▶ [WORK TASK] Check each line of the data below for the string "Aves", then report how many lines have it and nothing else.

▶ [DATA EXTRACT]
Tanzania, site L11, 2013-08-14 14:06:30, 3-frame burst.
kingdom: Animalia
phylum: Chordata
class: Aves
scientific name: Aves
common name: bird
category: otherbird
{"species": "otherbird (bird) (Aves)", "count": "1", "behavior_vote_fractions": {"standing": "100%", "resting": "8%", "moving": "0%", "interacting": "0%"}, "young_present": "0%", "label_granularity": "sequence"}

▶ [SOLUTION TO THE PROBLEM] 3